That kinda talk is liable to get you fired up around here. Understand that Blender is first and foremost a 3D program. As for being ready for VFX work? well, no man is an island and, likewise, no program is a stand alone. Every major VFX outfit (and a fairly good number of minor ones too) employ programmers who design custom software for the very reason outlined above. Blender developers are often recruited into the fold because their favorite piece of freeware is lacking some specific feature/set they need to put the finishing touches on one of their personal works. So, they’re loaded into the breech. And that’s how babies are born.
Ready for VFX work…lets see: 32bpc-HDR; R, G, B, A, Z, Vec, Nor, UV, ObID, pass it, matte it, exclude or recombine it any way you want it, model, animate, light, shade, constrain, modify, simulate, bake to IPOs, UV unwrapping (best in the industry), render bake, object to object baking, image rendering and compositing, Full Sample Aliasing (the most innovative and effective method ever devised for compositing 3D image files), import & export to other 3D file formats, script, , instance, mannage, dynamically link multiple scenes and files via built-in database management system, verse file checkout system…these are just a few of the features in Blender’s arsenal, many of which are on the leading edgeof 2D & 3D imaging capabilities so, to answer your question, yes; Blender is quite capable when it comes to VFX work but, the real question here is, “Are You?”.

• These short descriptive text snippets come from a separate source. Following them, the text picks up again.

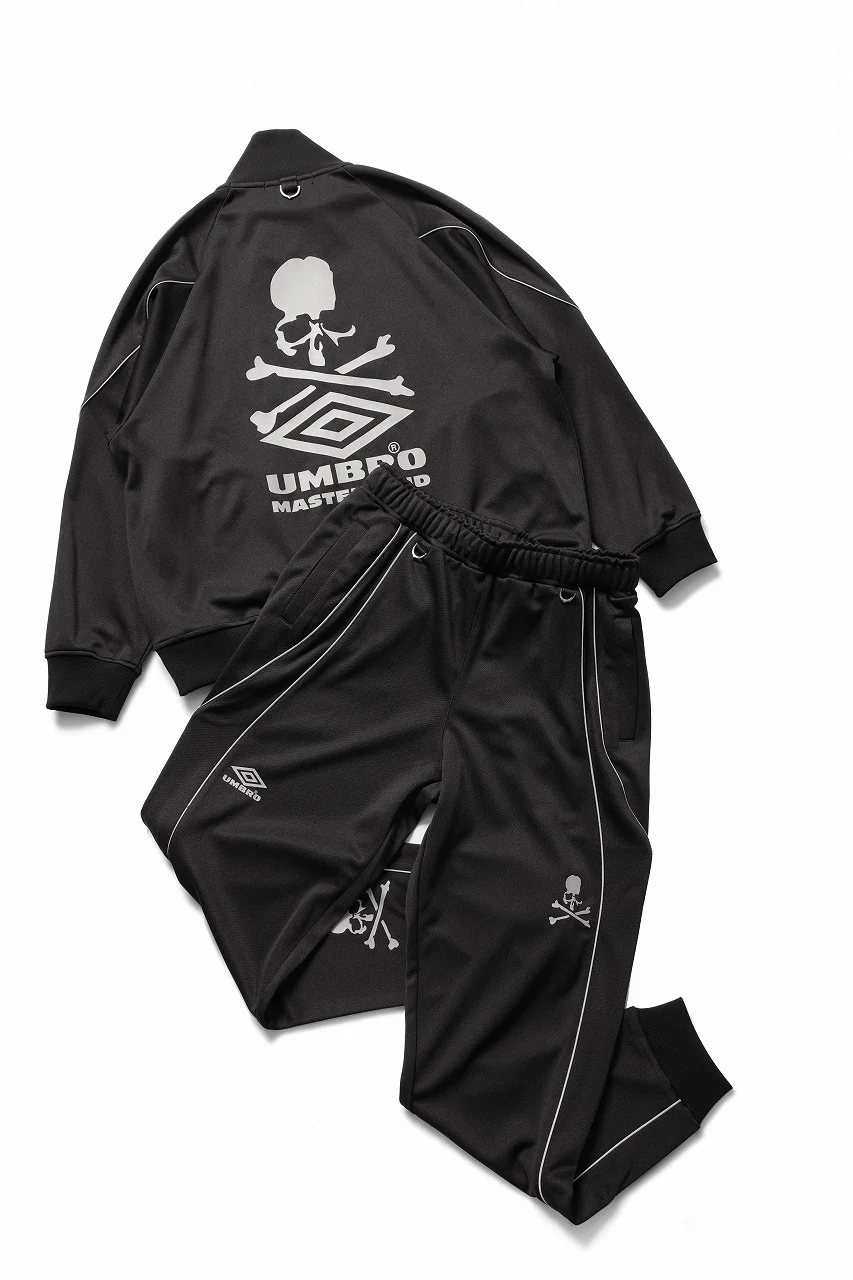 MASTERMIND WORLD x UMBRO TRACK JACKET (BLACK) - Image 13
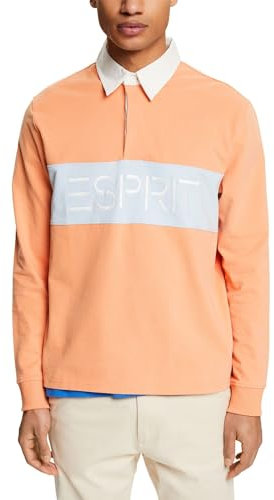 ESPRIT Men's 024ee2k307 Polo Shirt, 850/Pastel Orange, XXL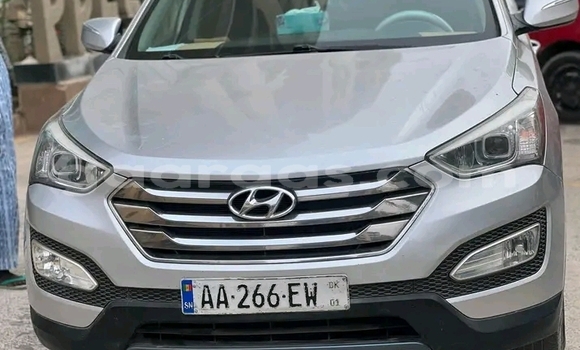 Acheter Occasion Voiture Hyundai Santa Fe Blanc à Dakar, Dakar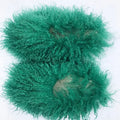 Large Size Foreign Trade Women's Shoes Plush Toe Light and Comfortable Home Fur slippers Women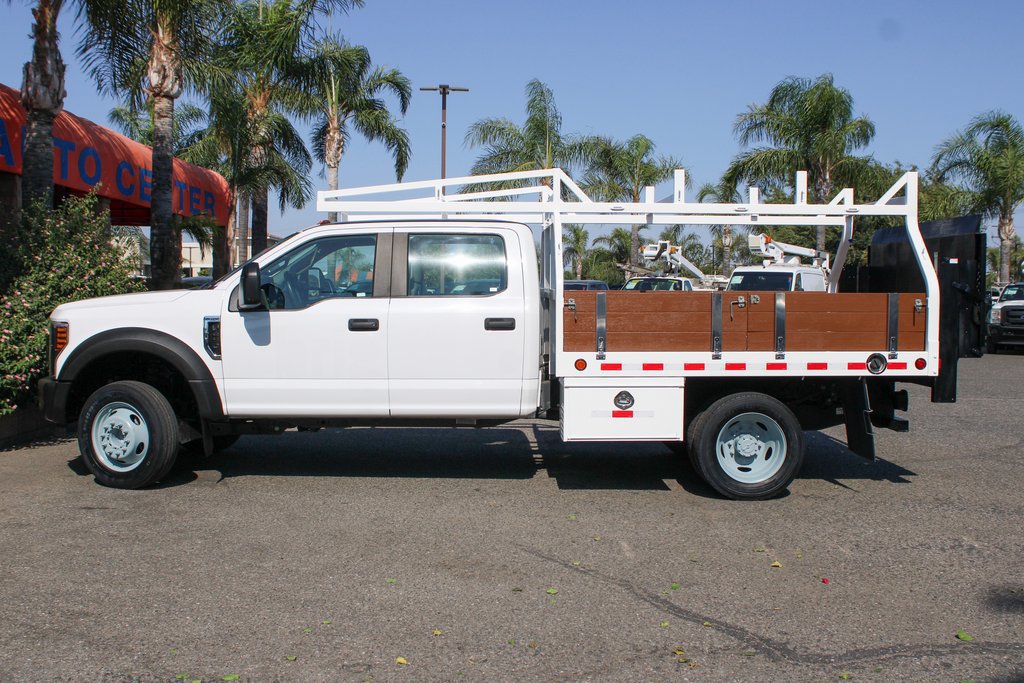 Used 2018 Ford F450 XL w/ Trailer Tow Package RWD image 6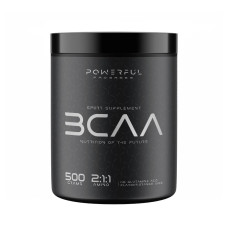 Амінокомплекс для спорту Powerful Progress BCAA 2:1:1 + Glutamine 500 g /50 servings/ Orange Амінокомплекс для спорту Powerful Progress BCAA 2:1:1 + Glutamine 500 g /50 servings/ Orange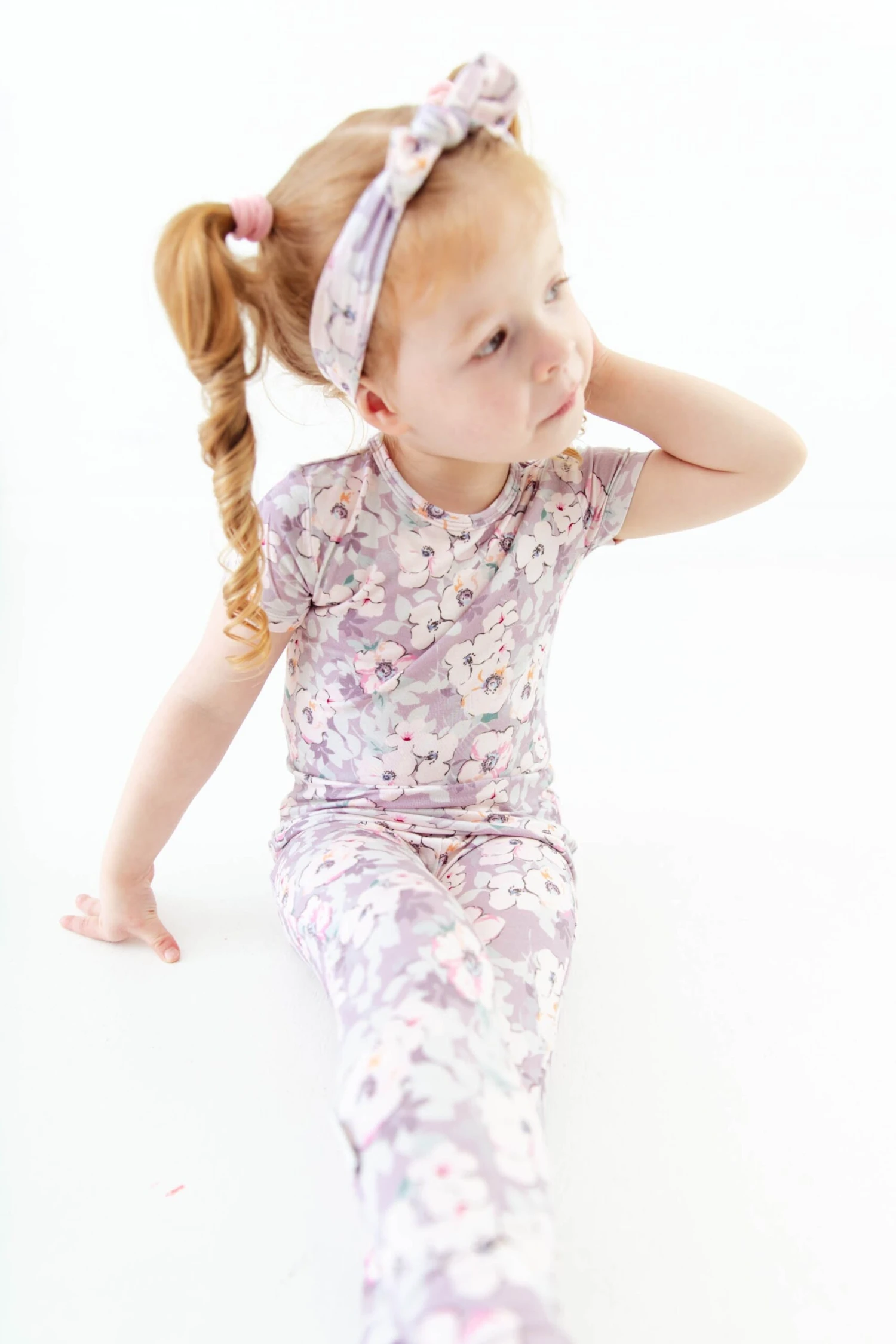 Bloom Baby Bloom Short Sleeve Two Piece Pajamas Set 6 Bloom Baby Bloom Short Sleeve Two Piece Pajamas Set - Image 4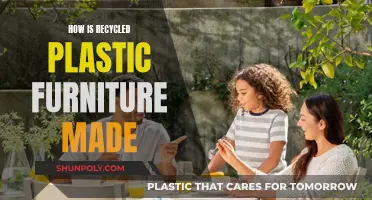 The Process of Making Recycled Plastic Furniture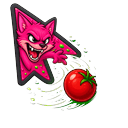 Custom Cursor Catch This Tomato Default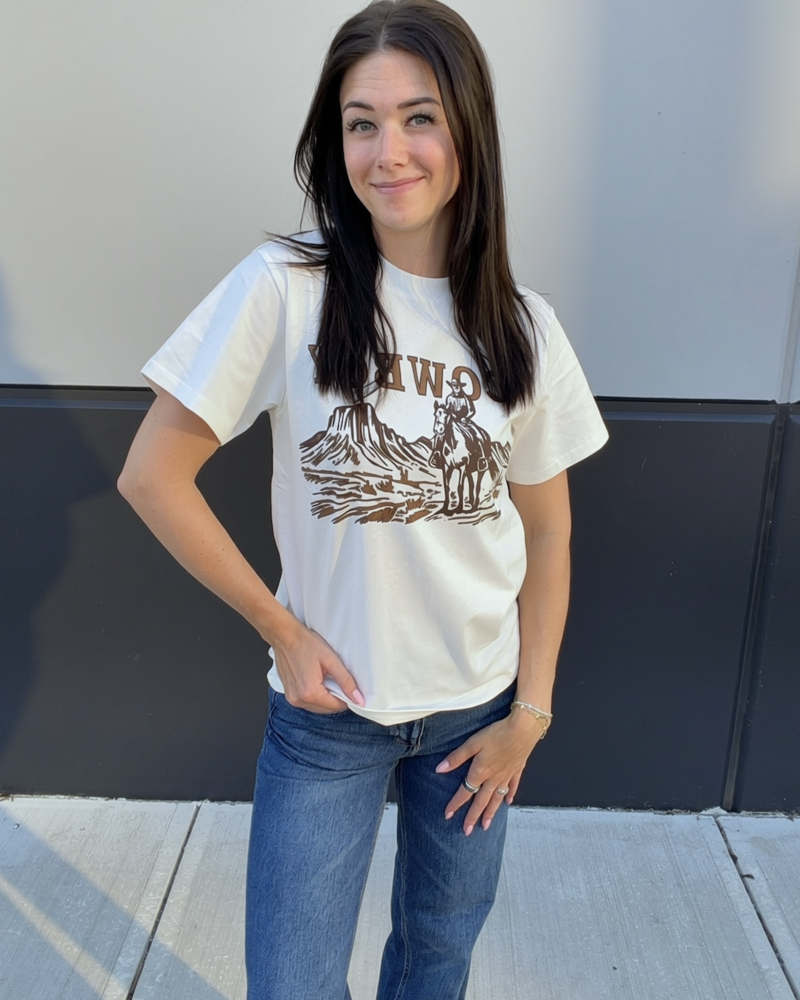 Black & Liberty B's Cowboy T-Shirt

Some shots are going to be time consuming and frustrating no matter how advanced technology becomes, that’s why they’re so damned expensive. Your solution however is rather elementary, it’s called camera clipping. Simply render several depth limited slices of your scene and composite them alpha over one another in their proper front to back order (this can be done sequentially and without interruption by creating a new Full Copy of the scene for each depth slice and loading each of these scenes into the compositor from the first scene. just be sure to adjust each scene’s camera to the next depth beyond that of the previous scene). Because you’re using several scenes you get the added bonus of freed memory between each scene’s render slice, allowing you to utilize massively more memory than any one scene could ever handle without running the risk of causing Blender to crash.